In accordance with the need to decrease energy usage under low oxygen conditions, hypoxia induces cell-cycle arrest[31]. Cell-cycle arrest is regulated by complex interactions between cyclins, cyclin-dependent kinases (CDKs), and cyclin-dependent kinase inhibitors (CKIs)[32]. p27kip1 is a CKI that regulates progression from G1 to S phase by inhibiting a variety of cyclin-CDK complexes. It has been shown that p27kip1 expression is strongly reduced in endometrial cancer[33,34]. In a recent study on cell cycle regulation during endometrial carcinogenesis[23], p27kip1 protein was re-expressed in necrotic (i.e. hypoxic) areas of endometrial carcinomas. We showed that p27kip1 re-expression by hypoxia was HIF-1α-dependent and led to cell cycle arrest. This possibly contributes to survival of cancer cells in hypoxic parts of the tumour[35].
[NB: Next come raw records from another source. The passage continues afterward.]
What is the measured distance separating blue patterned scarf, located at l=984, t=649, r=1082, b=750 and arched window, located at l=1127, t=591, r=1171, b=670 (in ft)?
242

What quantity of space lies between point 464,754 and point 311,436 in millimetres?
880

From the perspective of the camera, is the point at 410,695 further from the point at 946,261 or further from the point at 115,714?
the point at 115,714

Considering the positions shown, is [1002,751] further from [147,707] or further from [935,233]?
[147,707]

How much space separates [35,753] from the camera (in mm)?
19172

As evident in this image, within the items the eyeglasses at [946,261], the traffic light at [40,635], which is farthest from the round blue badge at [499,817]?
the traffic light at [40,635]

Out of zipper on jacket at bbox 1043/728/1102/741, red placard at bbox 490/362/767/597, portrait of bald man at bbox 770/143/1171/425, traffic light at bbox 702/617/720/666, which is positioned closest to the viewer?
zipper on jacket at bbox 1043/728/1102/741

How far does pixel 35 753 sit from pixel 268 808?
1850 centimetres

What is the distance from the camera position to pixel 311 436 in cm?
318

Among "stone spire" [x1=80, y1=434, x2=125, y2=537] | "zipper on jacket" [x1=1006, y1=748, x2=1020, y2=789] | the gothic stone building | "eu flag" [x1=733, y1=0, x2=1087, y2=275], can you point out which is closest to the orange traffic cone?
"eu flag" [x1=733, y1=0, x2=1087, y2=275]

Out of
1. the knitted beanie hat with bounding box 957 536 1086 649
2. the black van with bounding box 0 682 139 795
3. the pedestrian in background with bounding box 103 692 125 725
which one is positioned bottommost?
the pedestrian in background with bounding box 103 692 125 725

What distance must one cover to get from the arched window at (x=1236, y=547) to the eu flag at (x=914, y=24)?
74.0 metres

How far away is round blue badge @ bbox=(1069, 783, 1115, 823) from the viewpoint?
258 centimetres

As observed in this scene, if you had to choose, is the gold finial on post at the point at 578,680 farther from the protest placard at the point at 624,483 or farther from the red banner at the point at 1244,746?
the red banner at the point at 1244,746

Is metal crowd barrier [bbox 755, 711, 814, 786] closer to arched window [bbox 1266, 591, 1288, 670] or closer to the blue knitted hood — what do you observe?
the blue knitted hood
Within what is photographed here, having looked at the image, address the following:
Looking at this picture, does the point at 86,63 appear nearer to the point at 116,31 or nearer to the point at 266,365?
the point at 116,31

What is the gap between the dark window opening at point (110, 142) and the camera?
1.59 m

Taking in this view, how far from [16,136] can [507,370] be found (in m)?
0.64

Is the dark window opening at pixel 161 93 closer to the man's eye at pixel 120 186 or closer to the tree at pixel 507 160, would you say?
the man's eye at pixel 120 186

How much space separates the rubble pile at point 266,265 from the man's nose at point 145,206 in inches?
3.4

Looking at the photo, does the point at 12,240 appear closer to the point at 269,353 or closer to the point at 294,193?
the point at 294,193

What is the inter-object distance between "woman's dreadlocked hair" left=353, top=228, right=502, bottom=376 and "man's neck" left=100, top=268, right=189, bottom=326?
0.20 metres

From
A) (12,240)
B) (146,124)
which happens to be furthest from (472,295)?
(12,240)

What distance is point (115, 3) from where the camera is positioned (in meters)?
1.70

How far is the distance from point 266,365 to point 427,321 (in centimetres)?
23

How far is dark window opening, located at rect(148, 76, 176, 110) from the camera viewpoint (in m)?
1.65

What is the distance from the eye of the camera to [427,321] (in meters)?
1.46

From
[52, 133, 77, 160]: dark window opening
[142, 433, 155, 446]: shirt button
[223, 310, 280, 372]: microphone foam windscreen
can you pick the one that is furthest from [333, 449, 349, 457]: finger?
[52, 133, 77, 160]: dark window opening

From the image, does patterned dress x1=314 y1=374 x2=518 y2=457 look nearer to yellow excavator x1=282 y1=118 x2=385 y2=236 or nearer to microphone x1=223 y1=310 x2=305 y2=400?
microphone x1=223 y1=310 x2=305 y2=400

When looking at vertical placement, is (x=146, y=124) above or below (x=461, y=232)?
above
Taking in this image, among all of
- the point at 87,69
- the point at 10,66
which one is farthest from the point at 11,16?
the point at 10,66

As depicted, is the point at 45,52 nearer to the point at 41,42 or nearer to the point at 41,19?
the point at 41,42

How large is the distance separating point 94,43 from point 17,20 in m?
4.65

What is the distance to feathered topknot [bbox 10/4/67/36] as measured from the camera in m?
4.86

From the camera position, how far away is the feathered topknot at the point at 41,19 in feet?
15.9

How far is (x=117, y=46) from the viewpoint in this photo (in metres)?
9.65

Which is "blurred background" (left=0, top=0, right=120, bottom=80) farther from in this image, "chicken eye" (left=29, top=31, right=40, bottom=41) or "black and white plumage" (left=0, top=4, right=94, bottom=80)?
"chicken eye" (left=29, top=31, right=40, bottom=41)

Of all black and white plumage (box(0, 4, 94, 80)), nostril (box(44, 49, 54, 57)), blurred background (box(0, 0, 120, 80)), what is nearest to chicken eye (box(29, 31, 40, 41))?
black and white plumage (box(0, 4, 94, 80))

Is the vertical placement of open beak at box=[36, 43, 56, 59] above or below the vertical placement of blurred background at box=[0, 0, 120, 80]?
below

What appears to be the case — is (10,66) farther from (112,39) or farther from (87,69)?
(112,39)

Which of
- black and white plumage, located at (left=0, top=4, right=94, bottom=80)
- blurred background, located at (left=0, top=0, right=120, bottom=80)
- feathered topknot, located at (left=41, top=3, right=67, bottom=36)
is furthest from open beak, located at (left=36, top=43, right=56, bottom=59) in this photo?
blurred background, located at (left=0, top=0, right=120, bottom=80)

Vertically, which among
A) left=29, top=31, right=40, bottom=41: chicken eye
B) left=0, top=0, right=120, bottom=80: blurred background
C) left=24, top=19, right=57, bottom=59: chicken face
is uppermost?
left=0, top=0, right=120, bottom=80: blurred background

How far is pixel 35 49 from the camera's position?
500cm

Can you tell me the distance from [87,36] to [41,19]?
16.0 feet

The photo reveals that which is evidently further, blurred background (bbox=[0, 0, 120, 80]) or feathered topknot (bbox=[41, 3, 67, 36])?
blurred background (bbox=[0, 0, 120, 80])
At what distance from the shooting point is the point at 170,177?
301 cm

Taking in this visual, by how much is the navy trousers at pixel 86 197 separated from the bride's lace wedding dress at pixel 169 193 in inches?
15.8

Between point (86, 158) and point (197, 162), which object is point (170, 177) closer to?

Several studies demonstrated that loss of the p27kip1 protein, as assessed by immunohistochemistry, is a negative prognostic marker in malignancies[36,37]. However, the prognostic importance of HIF-1α induced re-expression of p27kip1 is not known. Loss of p27kip1 expression in endometrial carcinoma did not seem to correlate with worse prognosis in previous studies[38,39].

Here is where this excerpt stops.